Uma sintonia finíssima permeia o ambiente. Antes da meditação, decidimos que, para despertar os chakras, o melhor seria abraçar um abricó-de-macaco o quanto antes. Conexão com a natureza feita, partimos para a terapia grupal. Theo em altíssimo astral abre seu coração. Diz que a eliminação no reality show foi uma grande aprendizagem e segue ejaculando palavras como um centauro alado. “Minha saída estava determinada pelo destino. Deus escreve certo por linhas tortas. Consegui meu objetivo, de ser lembrado pelas pessoas. Quanto mais demorarem para aceitar que fui um personagem, melhor para mim. No A fazenda criei bordões, como ‘Esse aqui é irmão desse aqui’, ‘Cazuza, tamo junto’ e ‘Andressa, te amo’”, explica o rapaz. E continua: “Sabia que o meu tava na reta, então pensei: ‘Vou marcar por protagonizar histórias intensas’. Ninguém quer ver gente boazinha. Os telespectadores querem a confusão, como acontecia no Coliseu de Roma. Simplesmente segui a linha do bom e velho rock”.

 

Becker lida bem com as palavras, e à medida que conta suas histórias o elfo das árvores Serguei enlouquece. “Arthur, este menino é muito bonito e sexy, que doçura”, derrete-se. “Não divido o palco com ninguém, mas quero ver ele cantar, vou convidá-lo para tocar comigo.”

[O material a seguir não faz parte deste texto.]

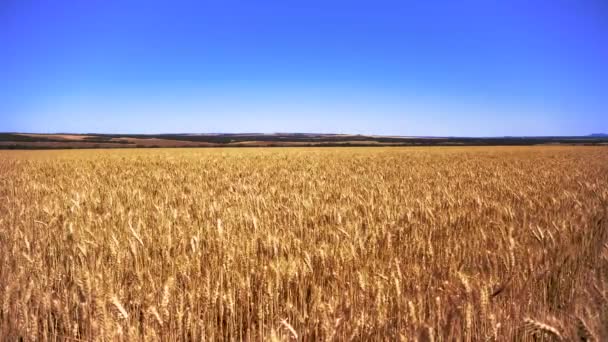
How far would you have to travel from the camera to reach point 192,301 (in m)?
1.92

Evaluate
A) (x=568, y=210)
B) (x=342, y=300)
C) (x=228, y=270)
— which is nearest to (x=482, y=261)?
(x=342, y=300)

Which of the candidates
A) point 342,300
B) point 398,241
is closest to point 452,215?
point 398,241

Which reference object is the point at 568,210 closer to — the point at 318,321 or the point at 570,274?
the point at 570,274

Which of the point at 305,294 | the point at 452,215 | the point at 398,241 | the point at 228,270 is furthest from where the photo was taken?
the point at 452,215

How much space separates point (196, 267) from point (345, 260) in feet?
3.20

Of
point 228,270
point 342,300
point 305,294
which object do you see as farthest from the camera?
point 228,270

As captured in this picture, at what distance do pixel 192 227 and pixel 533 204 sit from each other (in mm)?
4173

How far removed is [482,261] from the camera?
8.79 ft

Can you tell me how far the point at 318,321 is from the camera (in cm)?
176

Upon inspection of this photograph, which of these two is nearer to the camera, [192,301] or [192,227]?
[192,301]

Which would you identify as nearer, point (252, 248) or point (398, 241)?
point (252, 248)

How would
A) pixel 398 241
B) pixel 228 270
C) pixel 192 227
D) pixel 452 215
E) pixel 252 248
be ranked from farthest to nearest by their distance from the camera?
pixel 452 215 → pixel 192 227 → pixel 398 241 → pixel 252 248 → pixel 228 270

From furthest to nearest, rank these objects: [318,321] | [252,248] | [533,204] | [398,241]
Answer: [533,204] < [398,241] < [252,248] < [318,321]

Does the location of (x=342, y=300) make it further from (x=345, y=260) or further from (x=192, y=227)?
(x=192, y=227)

Volto a Theo, pergunto se ele não encana de sumir quando a poeira baixar. “Se acontecer é porque o meu personagem não deu certo. Tenho certeza de que foi um sucesso a minha participação, como serão também minha banda de rock e as próximas novelas que farei.” De repente para e manda, emocionado: “Poxa, estou me sentindo muito bem com vocês. O Serguei é demais, e você passa essa energia incrível. Sou fã do Serguei desde moleque, ele parece uma mistura de Ney Matogrosso da época dos Secos e Molhados com a melhor fase do Mick Jagger”.

Compreendi minha ignorância

Theo, você já abraçou árvores antes? “Cara, abraçar árvores é uma atitude totalmente rock’n’roll. Percebi imediatamente que faço parte deste ambiente.” Clamo para darmos um tempo na conversa e fazermos alguns exercícios de ioga e meditação. Encontramos um bom local e, no exato momento em que eu praticava um shirsasana (pouso sobre a cabeça), Serguei incorporava um pavão e Becker fazia mudras (gestos simbólicos do ioga).

Ao final, com o sol já se pondo, Becker, relaxado, solta esta: “Agradeço profundamente por este encontro. Cheguei à compreensão da minha ignorância. Andressa foi importantíssima na minha vida, mas consegui perdê-la. O que tenho a dizer é para que cada homem cuide da melhor forma possível da sua mulher e que não se deixe cair em tentação. Não sei o que aconteceu, mas este nosso encontro aqui no Jardim Botânico está sendo um divisor de águas em minha vida”, diz, sério. “Percebi que a Andressa não vai voltar para mim.”